Dec 28, 2015

EPA Adds Water Closets to WaterSense Product Categories

The labeled products are expected to be available for purchase in early 2016

EPA watersense water closet toilet

To help schools, businesses and other facilities save water in restrooms, the U.S. Environmental Protection Agency (EPA) has added a new category to its list of products that can earn the WaterSense label—flushometer-valve toilets, also known as water closets.

The WaterSense labeling specification sets a maximum allowable flush volume of 1.28 gal per flush (gpf), which is 20% less water than the federal standard. WaterSense has also incorporated a minimum flush volume of 1.0 gpf to ensure plumbing systems have adequate flow to function effectively. For dual-flush models of flushometer-valve toilets, the maximum and minimum flush volume requirements apply to both the full- and reduced-flush modes.

Like all WaterSense labeled products, flushometer-valve toilets will be independently certified for water efficiency and performance. WaterSense-labeled models must also comply with existing plumbing codes and standards, and will be tested to handle typical commercial waste loads. Facility managers should consult a plumbing engineer if they have questions about using WaterSense-labeled flushometer-valve toilets in their building.

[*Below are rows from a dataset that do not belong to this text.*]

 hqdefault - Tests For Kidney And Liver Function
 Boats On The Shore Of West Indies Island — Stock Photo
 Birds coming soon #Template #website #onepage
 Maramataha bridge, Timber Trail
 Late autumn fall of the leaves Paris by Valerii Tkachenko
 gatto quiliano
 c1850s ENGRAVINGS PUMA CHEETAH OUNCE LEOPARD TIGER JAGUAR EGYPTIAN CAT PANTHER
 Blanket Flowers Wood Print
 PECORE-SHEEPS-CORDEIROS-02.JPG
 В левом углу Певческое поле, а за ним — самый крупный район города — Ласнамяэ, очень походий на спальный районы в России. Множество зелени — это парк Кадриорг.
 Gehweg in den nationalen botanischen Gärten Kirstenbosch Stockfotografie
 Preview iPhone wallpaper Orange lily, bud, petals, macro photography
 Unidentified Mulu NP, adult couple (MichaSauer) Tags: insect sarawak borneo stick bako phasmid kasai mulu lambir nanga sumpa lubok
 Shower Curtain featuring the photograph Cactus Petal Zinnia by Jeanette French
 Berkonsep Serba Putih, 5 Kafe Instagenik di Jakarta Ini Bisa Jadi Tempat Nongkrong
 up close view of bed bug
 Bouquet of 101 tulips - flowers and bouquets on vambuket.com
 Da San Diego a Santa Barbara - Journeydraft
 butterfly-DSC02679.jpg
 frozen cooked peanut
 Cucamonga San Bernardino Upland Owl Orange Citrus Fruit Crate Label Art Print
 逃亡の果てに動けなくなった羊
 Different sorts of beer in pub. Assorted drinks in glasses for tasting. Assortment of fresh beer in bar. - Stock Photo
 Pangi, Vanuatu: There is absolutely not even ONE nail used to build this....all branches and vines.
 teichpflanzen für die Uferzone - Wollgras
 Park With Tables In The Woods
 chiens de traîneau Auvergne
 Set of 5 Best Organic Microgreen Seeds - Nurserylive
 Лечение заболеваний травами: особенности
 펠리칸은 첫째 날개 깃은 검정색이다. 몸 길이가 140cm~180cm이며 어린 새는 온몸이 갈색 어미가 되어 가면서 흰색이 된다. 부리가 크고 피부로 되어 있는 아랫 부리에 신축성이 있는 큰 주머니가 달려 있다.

EPA estimates that about 26%—or 7 million—of the 27 million flushometer-valve toilets currently installed in U.S. commercial and institutional facilities flush at volumes higher than the federal standard of 1.6 gpf, some as much as 3 to 7 gpf. Each of these toilets that is replaced with a WaterSense labeled model could save a business nearly 5,500 gal of water per year and nearly $1,000 over the lifetime of the toilet. A 10-story office building with 1,000 occupants can save nearly 1.2 million gal of water and more than $10,000 in water costs per year by replacing inefficient flushometer-valve toilets with WaterSense-labeled models. Of those savings, nearly 870,000 gallons of water and $7,600 in water costs per year can be achieved by replacing the toilets in the women's restrooms alone.

WaterSense already labels flushing urinals and pre-rinse spray valves used in commercial and institutional facilities. With the release of the WaterSense Specification for Flushometer-Valve Water Closets, manufacturers of toilet fixtures and flushometer valves that have partnered with WaterSense can have their valves, fixtures or valve-fixture combinations certified to earn the label. Building owners, architects and managers should be able to purchase these labeled products in early 2016.